• WHAT TO PRODUCE: Copy the passage on optimizing a Google Business Profile word for word, from "Final thoughts" to "interest into action.".

• PASSAGE:
--- START ---

6. Add high-quality photos that reflect your business accurately
Strong visuals can make your listing more inviting and informative. Photos help people understand what your business looks like, what kind of experience to expect, and whether you appear credible and professional.
Depending on your business type, useful images may include:
- Your shopfront or office exterior
- Interior photos
- Your team at work
- Products
- Completed projects
- Menus, displays or facilities
The key is quality and relevance. Upload clear, well-lit images that genuinely represent your business. Avoid overly edited photos that create unrealistic expectations. The goal is not to look perfect; it is to help people feel confident about choosing you.
It is also worth updating photos from time to time. If your premises have changed, your branding has been refreshed or your offerings have expanded, your images should reflect that. An outdated visual profile can undermine otherwise strong business information.
What good photos can influence
Photos can affect how long users engage with your listing and whether they decide to call, visit or click through to your website. For hospitality, retail, health and service businesses in particular, visuals often play a major role in decision-making.
If customers upload their own photos, keep an eye on them as part of your broader profile management. User-generated content can be helpful, but your own imagery should still set the standard for how the business is presented.
7. Review insights and keep improving
Google Business Profile insights can help you understand how people are finding and interacting with your listing. While the reporting options may change over time, the available data can still provide useful direction.
You may be able to see information such as:
- How customers found your profile
- Which searches triggered impressions
- How many people called, clicked or requested directions
- How your photos perform compared with similar businesses
This information can help you identify what is working and where attention is needed. For example, if people are viewing your listing but not clicking through, you may need stronger photos, clearer service information or more compelling reviews. If calls are increasing after a series of updates, that can suggest your optimisation work is moving in the right direction.
The important thing is not to treat your listing as a one-off setup. Local search performance can shift as competitors update their profiles, customers leave new reviews, and your own business details change. Ongoing review and refinement will usually produce better results than a set-and-forget approach.
Create a simple maintenance routine
A practical way to manage your profile is to review it regularly. For example, each month you could:
- Check that your core business details are still correct
- Respond to any new reviews
- Add fresh photos if needed
- Publish a relevant post
- Review available performance data
This does not need to be time-consuming. A short monthly check-in can be enough to keep the listing accurate, active and competitive.
Final thoughts
Your Google Business Profile is often one of the first things a potential customer sees when searching locally. That makes it more than just a directory listing. It is a digital storefront, a trust signal and a practical conversion tool all at once.
By claiming and verifying your listing, keeping your information complete, using relevant keywords naturally, posting updates, managing reviews, adding strong photos and reviewing insights, you give your business a better chance of appearing prominently and converting interest into action.
Most importantly, focus on being genuinely useful. The best optimisation is not about gaming the platform. It is about making your business easier to find, easier to trust and easier to choose.
When handled properly, your Google Business Profile can support stronger local visibility, better engagement and more qualified enquiries from nearby customers who are already looking for what you offer.

--- END ---

• DATA BELOW:
--- START ---

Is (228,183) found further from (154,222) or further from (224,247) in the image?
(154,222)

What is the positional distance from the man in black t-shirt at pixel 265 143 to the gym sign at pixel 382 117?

--- END ---

• ANSWER FOR THE TASK:
Final thoughts
Your Google Business Profile is often one of the first things a potential customer sees when searching locally. That makes it more than just a directory listing. It is a digital storefront, a trust signal and a practical conversion tool all at once.
By claiming and verifying your listing, keeping your information complete, using relevant keywords naturally, posting updates, managing reviews, adding strong photos and reviewing insights, you give your business a better chance of appearing prominently and converting interest into action.